Les larmes vinrent sans prévenir, chaudes et libératrices. Elle les essuya d'un revers de main, puis regarda ses doigts. Les deux anneaux étaient là, l'un d'argent pâle à l'index, l'autre d'or sombre à l'annulaire. Ils ne pesaient presque rien. Ils ne brûlaient plus.
La porte s'ouvrit. Kael entra, une tasse fumante entre les mains — sa main gauche, car son bras droit pendait dans une écharpe de toile. Il s'arrêta net en la voyant éveillée, les yeux secs pour une fois, sans ce voile d'incompréhension que chaque matin apportait.
« Anya ? »
Elle entendit le battement de son propre cœur dans sa gorge. Toute l'année passée — non, toutes les années — défilèrent. Kael, qui avait appris à lire les expressions pour compenser ses absences. Kael, qui avait rempli trois cents pages de son écriture serrée pour lui rendre chaque jour une vie qu'elle ne pouvait retenir. Kael, qui avait tenu la porte de la salle du trône contre une armée d'ombres.

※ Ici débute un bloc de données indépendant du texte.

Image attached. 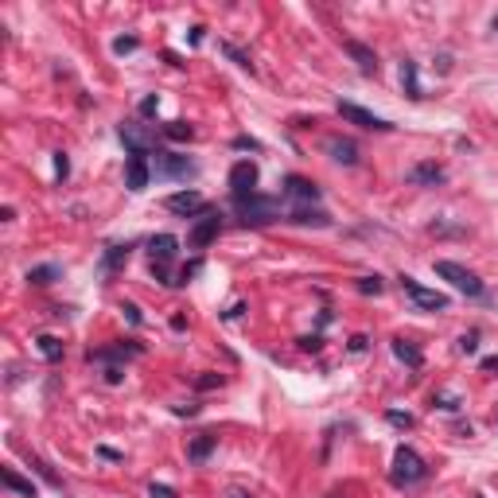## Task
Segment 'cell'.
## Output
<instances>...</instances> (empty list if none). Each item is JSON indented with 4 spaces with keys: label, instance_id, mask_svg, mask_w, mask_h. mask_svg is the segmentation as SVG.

Elle ne se souvint pas de se lever. Elle se retrouva simplement contre lui, le visage enfoui dans son épaule, sentant l'odeur de cuir et de fumée, les bandages sous sa chemise. Il était raide un instant, puis sa main gauche se posa sur sa nuque avec une douceur infinie.
« Vous vous souvenez, murmura-t-il contre ses cheveux. Vous vous souvenez de tout.
— De tout, répondit-elle. Je me souviens de la façon dont vous m'avez détestée la première semaine. Vous aviez dit à Voss que j'étais une princesse gâtée qui méritait qu'on la laisse dans son ignorance.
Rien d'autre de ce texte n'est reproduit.